▶ **Document passage**:
***

I recently went back through all the parts of L.L. Barkat’s “Rumors of Water” that I marked on my Kindle. (An aside, I enjoy highlighting things on Kindle because it doesn’t ruin the beauty of the book. But I hate highlighting things on Kindle because it’s hard to find them again.) This one sticks out:
“Sometimes writers tell me they want to write a book. I say, “Are you sure?'”
I am less sure than ever. When I was young I was sure. I had one dream: to write a children’s novel worthy of the Newbery. It’s still a lovely dream, but I’m wide awake. I don’t think I could write for L.L.’s daughters. They prove that readers under 18 are the most discriminating.
So I have done with my writing what L.L. has done with her cooking:
“I’ve learned that oranges and mint are a fine substitution for apple cider vinegar and black pepper.”
I’ve learned to substitute. Who knew I’d be so happy writing for a magazine? Who knew I would enjoy playing with poetry?
Some of this writing shift has been influenced by life itself, especially when it is unbalanced.
“Sometimes life has no symmetry.”

***

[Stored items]
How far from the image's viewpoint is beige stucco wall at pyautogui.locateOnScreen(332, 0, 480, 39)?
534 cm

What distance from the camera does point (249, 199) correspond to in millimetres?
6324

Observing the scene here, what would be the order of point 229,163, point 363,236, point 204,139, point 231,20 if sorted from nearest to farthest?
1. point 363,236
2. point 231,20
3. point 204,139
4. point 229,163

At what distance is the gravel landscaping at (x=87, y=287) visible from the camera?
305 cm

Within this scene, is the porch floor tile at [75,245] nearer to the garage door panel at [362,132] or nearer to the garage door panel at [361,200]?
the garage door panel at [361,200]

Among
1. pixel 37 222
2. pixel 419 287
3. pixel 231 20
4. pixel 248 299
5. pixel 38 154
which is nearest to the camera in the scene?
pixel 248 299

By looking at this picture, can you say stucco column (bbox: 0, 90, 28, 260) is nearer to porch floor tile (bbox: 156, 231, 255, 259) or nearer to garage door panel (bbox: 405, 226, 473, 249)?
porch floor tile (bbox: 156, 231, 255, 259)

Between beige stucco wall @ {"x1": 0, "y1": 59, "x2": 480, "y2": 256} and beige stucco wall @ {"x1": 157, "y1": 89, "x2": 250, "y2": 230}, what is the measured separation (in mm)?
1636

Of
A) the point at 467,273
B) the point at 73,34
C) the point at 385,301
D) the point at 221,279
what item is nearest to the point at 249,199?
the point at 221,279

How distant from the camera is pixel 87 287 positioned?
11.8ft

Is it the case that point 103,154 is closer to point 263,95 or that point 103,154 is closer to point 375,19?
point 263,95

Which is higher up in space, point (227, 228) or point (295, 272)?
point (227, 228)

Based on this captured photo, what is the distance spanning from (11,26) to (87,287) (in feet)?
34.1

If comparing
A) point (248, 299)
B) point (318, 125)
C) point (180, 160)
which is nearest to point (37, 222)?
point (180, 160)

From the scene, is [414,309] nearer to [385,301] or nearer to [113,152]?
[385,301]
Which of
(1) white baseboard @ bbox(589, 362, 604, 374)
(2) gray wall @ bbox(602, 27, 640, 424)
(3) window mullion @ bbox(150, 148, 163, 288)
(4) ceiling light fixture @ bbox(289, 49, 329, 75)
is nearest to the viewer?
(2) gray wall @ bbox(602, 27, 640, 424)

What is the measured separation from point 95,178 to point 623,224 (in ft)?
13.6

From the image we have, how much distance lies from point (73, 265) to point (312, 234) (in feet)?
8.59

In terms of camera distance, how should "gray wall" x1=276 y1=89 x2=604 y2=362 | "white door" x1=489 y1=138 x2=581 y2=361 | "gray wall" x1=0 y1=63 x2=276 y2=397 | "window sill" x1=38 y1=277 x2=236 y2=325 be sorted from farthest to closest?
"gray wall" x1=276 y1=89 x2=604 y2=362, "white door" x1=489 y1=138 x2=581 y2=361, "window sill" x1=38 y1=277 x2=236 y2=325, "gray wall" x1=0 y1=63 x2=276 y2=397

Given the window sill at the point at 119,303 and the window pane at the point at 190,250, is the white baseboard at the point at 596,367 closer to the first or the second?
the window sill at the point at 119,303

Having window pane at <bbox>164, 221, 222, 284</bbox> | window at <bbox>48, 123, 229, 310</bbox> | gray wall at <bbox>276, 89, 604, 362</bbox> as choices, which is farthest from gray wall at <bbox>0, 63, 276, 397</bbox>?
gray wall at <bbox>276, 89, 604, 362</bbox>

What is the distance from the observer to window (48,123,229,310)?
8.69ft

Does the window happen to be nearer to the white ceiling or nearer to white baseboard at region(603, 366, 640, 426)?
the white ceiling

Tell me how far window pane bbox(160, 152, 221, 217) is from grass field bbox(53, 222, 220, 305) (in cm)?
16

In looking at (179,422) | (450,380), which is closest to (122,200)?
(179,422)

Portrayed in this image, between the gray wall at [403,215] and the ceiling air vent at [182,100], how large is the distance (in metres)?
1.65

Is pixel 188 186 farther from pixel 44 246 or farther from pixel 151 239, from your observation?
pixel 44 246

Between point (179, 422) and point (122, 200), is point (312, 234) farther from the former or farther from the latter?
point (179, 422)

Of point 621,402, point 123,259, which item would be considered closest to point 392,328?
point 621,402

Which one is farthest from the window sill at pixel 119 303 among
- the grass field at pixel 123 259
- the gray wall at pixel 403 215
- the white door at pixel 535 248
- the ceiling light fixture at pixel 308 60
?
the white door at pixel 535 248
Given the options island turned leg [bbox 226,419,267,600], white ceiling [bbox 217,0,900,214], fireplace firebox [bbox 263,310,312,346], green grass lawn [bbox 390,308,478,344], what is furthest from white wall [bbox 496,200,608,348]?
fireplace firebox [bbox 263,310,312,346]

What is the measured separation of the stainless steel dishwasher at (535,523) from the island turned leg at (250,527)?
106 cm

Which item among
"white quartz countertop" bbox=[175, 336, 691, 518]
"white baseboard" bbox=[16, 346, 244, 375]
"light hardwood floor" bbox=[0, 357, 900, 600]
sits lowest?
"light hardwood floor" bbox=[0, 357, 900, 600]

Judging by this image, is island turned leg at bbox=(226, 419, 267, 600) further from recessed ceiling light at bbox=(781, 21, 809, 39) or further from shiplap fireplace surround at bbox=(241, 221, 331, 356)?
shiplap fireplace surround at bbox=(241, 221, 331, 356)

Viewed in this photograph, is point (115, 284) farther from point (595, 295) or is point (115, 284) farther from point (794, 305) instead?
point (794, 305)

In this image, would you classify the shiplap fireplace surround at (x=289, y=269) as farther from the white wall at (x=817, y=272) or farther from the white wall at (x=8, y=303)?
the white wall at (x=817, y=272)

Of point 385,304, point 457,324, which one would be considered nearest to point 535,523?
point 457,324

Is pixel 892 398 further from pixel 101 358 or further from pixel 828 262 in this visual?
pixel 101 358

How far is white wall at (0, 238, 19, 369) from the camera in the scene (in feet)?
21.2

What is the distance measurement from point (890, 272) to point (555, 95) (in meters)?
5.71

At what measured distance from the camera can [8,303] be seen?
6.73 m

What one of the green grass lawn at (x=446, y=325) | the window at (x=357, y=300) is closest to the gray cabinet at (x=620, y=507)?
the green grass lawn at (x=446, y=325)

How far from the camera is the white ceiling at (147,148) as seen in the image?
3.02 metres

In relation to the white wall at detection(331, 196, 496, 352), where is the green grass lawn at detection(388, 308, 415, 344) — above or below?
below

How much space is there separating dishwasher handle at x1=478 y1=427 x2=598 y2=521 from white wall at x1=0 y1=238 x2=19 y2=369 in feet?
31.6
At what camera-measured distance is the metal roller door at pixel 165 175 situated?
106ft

***

▶ **Exercise details**: Please carry on the reflection about writing and "Rumors of Water" from its last line. These records have no part in what comes next.

▶ **Answer space**:
Frankly, I’ve had more asymmetrical years than symmetrical ones. I may not be able to write what I want, but I can still write. If that means 72 freaking cancer poems, then that’s what it means.
I’ve tried to set writing goals. I always fail. I told one friend that I gave up setting goals because someone in my family always gets sick and needs me. But it’s bigger than that.
“I won’t want to do them if they’re goals.”
Yes, that’s it. If it’s not a goal, then something new may emerge. Because that’s the one consistent thing about my writing, that its directions continue to surprise me.
“maybe all that’s needed is a quarter turn, a new series of steps.”
Thanks, L.L. I’ll wait and see if any of those white moths decide to rise.